To be fair, some of these companies, you may know them already. They’re not exactly (a) small time company. They are hyped up companies for the longest period of time, which is why I hate hyped up companies because there’s a general tendency for all these hyped up companies to be very expensive because they are hyped (up). A lot of people are looking at it, they’re very hyped, evaluations are very high and you’d be like, “wow, you sure these companies can perform at this kind of price point?”, it’s a bit questionable.

But, as with a lot of hyped companies, when the market come down, they tend to come down even craziest. Oh great! Which is why I think there’s an opening for some of these companies for us to take a look. Of course, if you have any companies that you’re looking at, hey, let us know. Come to our Telegram group and we can expand this discussion as we go along.

To be fair, the companies that I’m looking at today are generally well suited in the growth space. As with what we talked about last week, as with any growth companies, what am I looking for? I’m looking for a dominant player with high margins and can create consistent cash flow. In fact, growing cash flow will be great to continue to acquire so that they can extend their growth journey for as long as possible.
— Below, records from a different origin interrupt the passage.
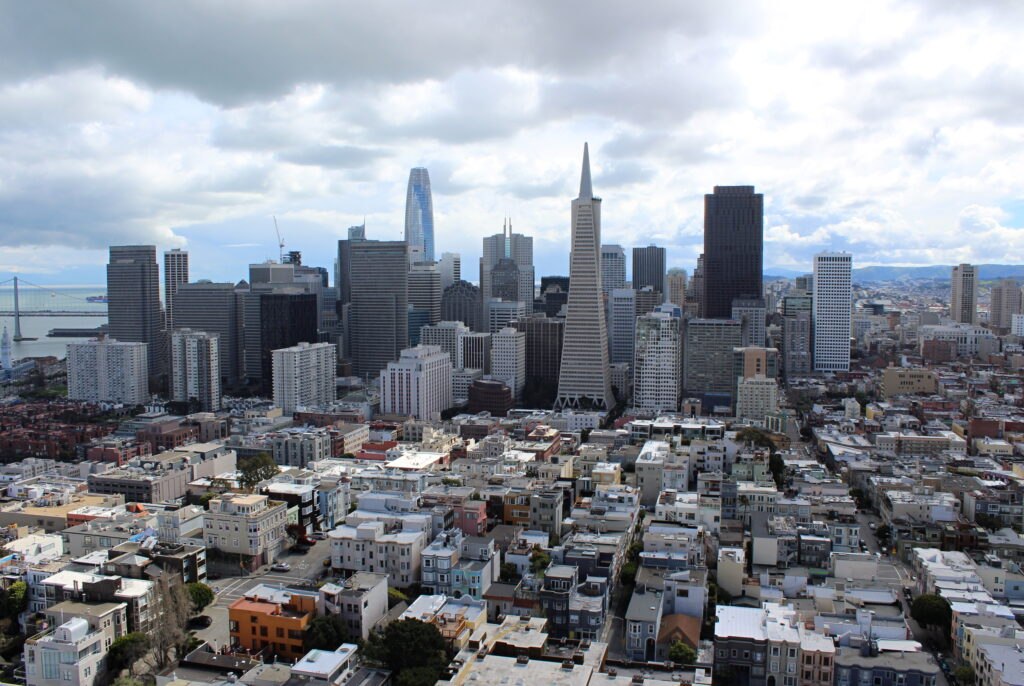 Pohled na San Francisco za oblačného dne.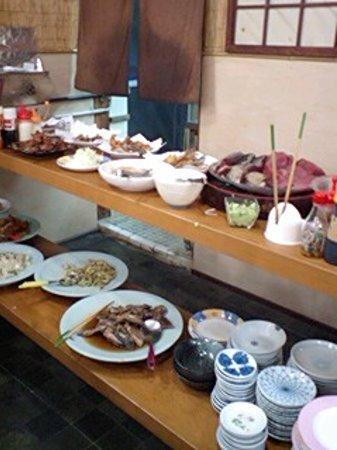 Nimaiya: 沖縄料理がメインです。おつまみ系も豊富。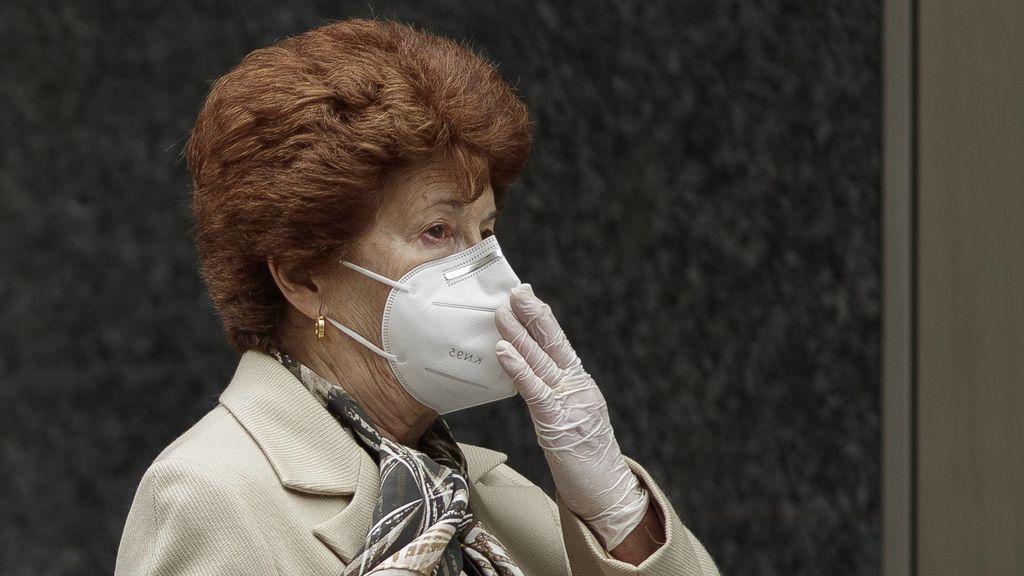 Mujer con mascarilla FFP2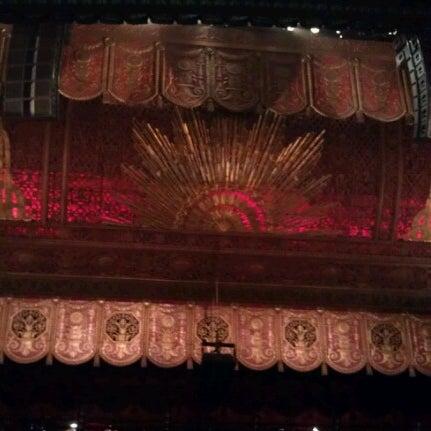 รูปภาพถ่ายที่ Beacon Theatre โดย Bob เมื่อ 10/25/2012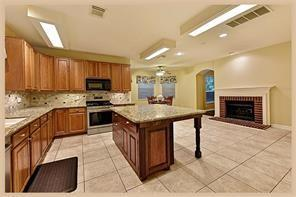 Active | 30 Wind Harp  Place The Woodlands, TX 77382 4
I will also assume that you’ve already caught last week’s episode. Don’t just come in for stock tips. Go and check out last week’s episode so that I don’t need to reiterate what I’ve discussed last week. 

But for today, we’re going to keep it short and go straight into the companies and I’m going to share with you why I hated them when I first saw it. And also, why am I getting increasingly interested in them as we move along. So the first company… The first company got a lot of hate when they were going for listing and that is Grab. 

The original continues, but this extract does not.